[Begin]

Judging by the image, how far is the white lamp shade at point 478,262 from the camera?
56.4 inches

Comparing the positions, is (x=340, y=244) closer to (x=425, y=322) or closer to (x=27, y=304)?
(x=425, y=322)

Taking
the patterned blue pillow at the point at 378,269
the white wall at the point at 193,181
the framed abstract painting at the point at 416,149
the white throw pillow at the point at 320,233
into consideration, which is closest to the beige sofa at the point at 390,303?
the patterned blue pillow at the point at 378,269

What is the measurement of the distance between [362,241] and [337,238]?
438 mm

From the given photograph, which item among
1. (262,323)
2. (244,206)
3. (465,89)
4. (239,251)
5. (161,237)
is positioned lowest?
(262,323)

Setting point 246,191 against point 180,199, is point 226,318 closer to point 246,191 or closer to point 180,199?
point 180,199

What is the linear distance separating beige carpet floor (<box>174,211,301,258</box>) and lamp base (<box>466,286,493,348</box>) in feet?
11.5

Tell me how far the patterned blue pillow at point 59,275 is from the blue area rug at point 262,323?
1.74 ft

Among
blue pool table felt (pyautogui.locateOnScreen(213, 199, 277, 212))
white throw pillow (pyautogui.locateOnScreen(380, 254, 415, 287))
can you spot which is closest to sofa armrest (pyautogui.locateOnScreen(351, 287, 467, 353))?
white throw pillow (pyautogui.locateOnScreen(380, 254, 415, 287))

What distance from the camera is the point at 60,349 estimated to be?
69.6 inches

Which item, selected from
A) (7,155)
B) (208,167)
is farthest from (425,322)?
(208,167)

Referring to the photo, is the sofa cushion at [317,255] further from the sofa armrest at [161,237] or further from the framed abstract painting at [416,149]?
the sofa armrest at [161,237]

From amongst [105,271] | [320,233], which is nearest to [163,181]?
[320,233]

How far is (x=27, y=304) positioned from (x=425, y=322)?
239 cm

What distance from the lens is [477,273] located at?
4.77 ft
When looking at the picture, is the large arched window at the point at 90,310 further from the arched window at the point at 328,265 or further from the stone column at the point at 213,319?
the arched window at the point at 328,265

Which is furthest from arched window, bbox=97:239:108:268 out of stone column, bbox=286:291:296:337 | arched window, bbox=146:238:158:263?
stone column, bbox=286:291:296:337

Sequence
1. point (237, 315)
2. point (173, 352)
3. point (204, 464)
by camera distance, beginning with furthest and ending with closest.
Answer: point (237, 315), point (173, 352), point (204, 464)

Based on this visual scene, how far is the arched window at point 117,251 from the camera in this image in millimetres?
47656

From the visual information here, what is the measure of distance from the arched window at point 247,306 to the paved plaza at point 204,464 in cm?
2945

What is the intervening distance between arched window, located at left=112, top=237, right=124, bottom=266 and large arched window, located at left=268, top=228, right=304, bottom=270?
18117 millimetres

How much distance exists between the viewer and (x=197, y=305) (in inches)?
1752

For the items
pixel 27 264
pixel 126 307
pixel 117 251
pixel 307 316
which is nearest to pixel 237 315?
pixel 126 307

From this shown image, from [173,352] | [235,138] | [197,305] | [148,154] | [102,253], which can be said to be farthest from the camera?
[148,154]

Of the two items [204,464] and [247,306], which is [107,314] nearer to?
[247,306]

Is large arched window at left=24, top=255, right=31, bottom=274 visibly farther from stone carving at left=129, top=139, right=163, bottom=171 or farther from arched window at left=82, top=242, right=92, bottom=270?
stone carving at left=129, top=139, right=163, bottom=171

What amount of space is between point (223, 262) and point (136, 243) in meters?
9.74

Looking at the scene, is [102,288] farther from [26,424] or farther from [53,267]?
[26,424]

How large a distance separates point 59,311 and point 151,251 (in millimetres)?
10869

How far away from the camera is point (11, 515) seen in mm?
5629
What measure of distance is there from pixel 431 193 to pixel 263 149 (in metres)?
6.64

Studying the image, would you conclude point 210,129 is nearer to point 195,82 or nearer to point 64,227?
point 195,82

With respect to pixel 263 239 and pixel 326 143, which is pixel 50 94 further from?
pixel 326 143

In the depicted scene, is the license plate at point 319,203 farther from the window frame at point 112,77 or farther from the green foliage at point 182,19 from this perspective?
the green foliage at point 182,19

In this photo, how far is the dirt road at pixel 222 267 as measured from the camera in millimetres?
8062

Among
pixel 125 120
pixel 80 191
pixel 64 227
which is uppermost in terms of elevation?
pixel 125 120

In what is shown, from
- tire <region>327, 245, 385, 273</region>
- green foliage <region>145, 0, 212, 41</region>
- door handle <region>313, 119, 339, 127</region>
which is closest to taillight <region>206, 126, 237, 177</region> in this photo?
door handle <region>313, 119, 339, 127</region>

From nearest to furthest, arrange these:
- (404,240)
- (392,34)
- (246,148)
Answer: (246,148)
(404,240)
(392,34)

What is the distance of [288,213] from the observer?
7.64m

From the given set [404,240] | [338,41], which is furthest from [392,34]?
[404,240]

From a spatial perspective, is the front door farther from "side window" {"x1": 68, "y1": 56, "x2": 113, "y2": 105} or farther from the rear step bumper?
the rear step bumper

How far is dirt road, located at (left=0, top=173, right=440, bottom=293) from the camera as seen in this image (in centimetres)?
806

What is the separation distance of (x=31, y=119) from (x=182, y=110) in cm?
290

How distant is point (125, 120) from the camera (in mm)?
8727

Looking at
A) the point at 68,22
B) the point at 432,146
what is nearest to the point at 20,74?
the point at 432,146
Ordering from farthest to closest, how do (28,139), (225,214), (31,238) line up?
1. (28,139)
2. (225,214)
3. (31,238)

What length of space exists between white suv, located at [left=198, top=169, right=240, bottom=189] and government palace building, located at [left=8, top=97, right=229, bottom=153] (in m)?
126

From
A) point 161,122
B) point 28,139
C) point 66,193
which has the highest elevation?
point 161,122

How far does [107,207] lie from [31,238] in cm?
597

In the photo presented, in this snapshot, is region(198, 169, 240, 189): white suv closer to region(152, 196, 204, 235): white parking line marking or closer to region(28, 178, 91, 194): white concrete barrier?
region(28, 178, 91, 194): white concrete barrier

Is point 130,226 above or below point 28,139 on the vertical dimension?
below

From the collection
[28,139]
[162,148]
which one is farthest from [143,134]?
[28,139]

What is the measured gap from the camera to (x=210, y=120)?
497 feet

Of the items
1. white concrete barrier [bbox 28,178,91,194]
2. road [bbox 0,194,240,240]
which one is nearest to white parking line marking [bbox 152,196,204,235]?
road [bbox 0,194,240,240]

[End]

--- REQUIRED WORK ---
Please restate the whole listing word for word.

--- FINAL RESULT ---
Judging by the image, how far is the white lamp shade at point 478,262 from the camera?
56.4 inches

Comparing the positions, is (x=340, y=244) closer to (x=425, y=322) or closer to (x=27, y=304)?
(x=425, y=322)

Taking
the patterned blue pillow at the point at 378,269
the white wall at the point at 193,181
the framed abstract painting at the point at 416,149
the white throw pillow at the point at 320,233
into consideration, which is closest to the beige sofa at the point at 390,303?
the patterned blue pillow at the point at 378,269

What is the measurement of the distance between [362,241] and [337,238]?
438 mm

From the given photograph, which item among
1. (262,323)
2. (244,206)
3. (465,89)
4. (239,251)
5. (161,237)
is positioned lowest?
(262,323)

Setting point 246,191 against point 180,199, is point 226,318 closer to point 246,191 or closer to point 180,199?
point 180,199

What is the linear distance separating beige carpet floor (<box>174,211,301,258</box>) and lamp base (<box>466,286,493,348</box>) in feet?
11.5

Tell me how far the patterned blue pillow at point 59,275 is from the blue area rug at point 262,323?
1.74 ft

Among
blue pool table felt (pyautogui.locateOnScreen(213, 199, 277, 212))
white throw pillow (pyautogui.locateOnScreen(380, 254, 415, 287))
can you spot which is closest to sofa armrest (pyautogui.locateOnScreen(351, 287, 467, 353))?
white throw pillow (pyautogui.locateOnScreen(380, 254, 415, 287))

What distance from the camera is the point at 60,349 estimated to be?
69.6 inches

Which item, selected from
A) (7,155)
B) (208,167)
is farthest from (425,322)?
(208,167)

Referring to the photo, is the sofa cushion at [317,255] further from the sofa armrest at [161,237] or further from the framed abstract painting at [416,149]?
the sofa armrest at [161,237]

From amongst [105,271] | [320,233], which is nearest to [163,181]?
[320,233]

How far is (x=27, y=304) positioned from (x=425, y=322)?
239 cm

What distance from the lens is [477,273] located at?
4.77 ft
When looking at the picture, is the large arched window at the point at 90,310 further from the arched window at the point at 328,265 or further from the stone column at the point at 213,319?
the arched window at the point at 328,265

Which is furthest from arched window, bbox=97:239:108:268 out of stone column, bbox=286:291:296:337 | arched window, bbox=146:238:158:263?
stone column, bbox=286:291:296:337

Sequence
1. point (237, 315)
2. point (173, 352)
3. point (204, 464)
by camera distance, beginning with furthest and ending with closest.
Answer: point (237, 315), point (173, 352), point (204, 464)

Based on this visual scene, how far is the arched window at point 117,251 from the camera in this image in millimetres?
47656

From the visual information here, what is the measure of distance from the arched window at point 247,306 to the paved plaza at point 204,464 in cm?
2945

What is the intervening distance between arched window, located at left=112, top=237, right=124, bottom=266 and large arched window, located at left=268, top=228, right=304, bottom=270?
18117 millimetres

How much distance exists between the viewer and (x=197, y=305) (in inches)?
1752

For the items
pixel 27 264
pixel 126 307
pixel 117 251
pixel 307 316
which is nearest to pixel 237 315?
pixel 126 307

From this shown image, from [173,352] | [235,138] | [197,305] | [148,154] | [102,253], which can be said to be farthest from the camera?
[148,154]

Of the two items [204,464] and [247,306], which is [107,314] nearer to?
[247,306]

Is large arched window at left=24, top=255, right=31, bottom=274 visibly farther from stone carving at left=129, top=139, right=163, bottom=171 or farther from arched window at left=82, top=242, right=92, bottom=270?
stone carving at left=129, top=139, right=163, bottom=171

What amount of space is between point (223, 262) and point (136, 243) in meters?
9.74

Looking at the scene, is [102,288] farther from [26,424] or farther from [53,267]?
[26,424]

How large a distance separates point 59,311 and point 151,251 (in millimetres)?
10869

How far away from the camera is point (11, 515) seen in mm?
5629
What measure of distance is there from pixel 431 193 to pixel 263 149 (in metres)?
6.64

Studying the image, would you conclude point 210,129 is nearer to point 195,82 or nearer to point 64,227?
point 195,82

With respect to pixel 263 239 and pixel 326 143, which is pixel 50 94 further from?
pixel 326 143

In the depicted scene, is the license plate at point 319,203 farther from the window frame at point 112,77 or farther from the green foliage at point 182,19 from this perspective?
the green foliage at point 182,19

In this photo, how far is the dirt road at pixel 222 267 as measured from the camera in millimetres?
8062

Among
pixel 125 120
pixel 80 191
pixel 64 227
which is uppermost in terms of elevation?
pixel 125 120

In what is shown, from
- tire <region>327, 245, 385, 273</region>
- green foliage <region>145, 0, 212, 41</region>
- door handle <region>313, 119, 339, 127</region>
which is closest to taillight <region>206, 126, 237, 177</region> in this photo?
door handle <region>313, 119, 339, 127</region>

From nearest to furthest, arrange these:
- (404,240)
- (392,34)
- (246,148)
Answer: (246,148)
(404,240)
(392,34)

What is the distance of [288,213] from the observer?
7.64m

From the given set [404,240] | [338,41], which is furthest from [392,34]?
[404,240]

From a spatial perspective, is the front door farther from "side window" {"x1": 68, "y1": 56, "x2": 113, "y2": 105} or farther from the rear step bumper?
the rear step bumper

How far is dirt road, located at (left=0, top=173, right=440, bottom=293) from the camera as seen in this image (in centimetres)?
806

What is the separation distance of (x=31, y=119) from (x=182, y=110) in cm?
290

How distant is point (125, 120) from the camera (in mm)?
8727

Looking at
A) the point at 68,22
B) the point at 432,146
what is nearest to the point at 20,74?
the point at 432,146
Ordering from farthest to closest, how do (28,139), (225,214), (31,238) line up?
1. (28,139)
2. (225,214)
3. (31,238)

What length of space exists between white suv, located at [left=198, top=169, right=240, bottom=189] and government palace building, located at [left=8, top=97, right=229, bottom=153] (in m)?
126

From
A) point 161,122
B) point 28,139
C) point 66,193
which has the highest elevation?
point 161,122

How far does [107,207] lie from [31,238] in cm?
597

In the photo presented, in this snapshot, is region(198, 169, 240, 189): white suv closer to region(152, 196, 204, 235): white parking line marking or closer to region(28, 178, 91, 194): white concrete barrier?
region(28, 178, 91, 194): white concrete barrier

Is point 130,226 above or below point 28,139 on the vertical dimension?
below

From the collection
[28,139]
[162,148]
which one is farthest from [143,134]?
[28,139]

What is the measured gap from the camera to (x=210, y=120)?
497 feet

Of the items
1. white concrete barrier [bbox 28,178,91,194]
2. road [bbox 0,194,240,240]
which one is nearest to white parking line marking [bbox 152,196,204,235]?
road [bbox 0,194,240,240]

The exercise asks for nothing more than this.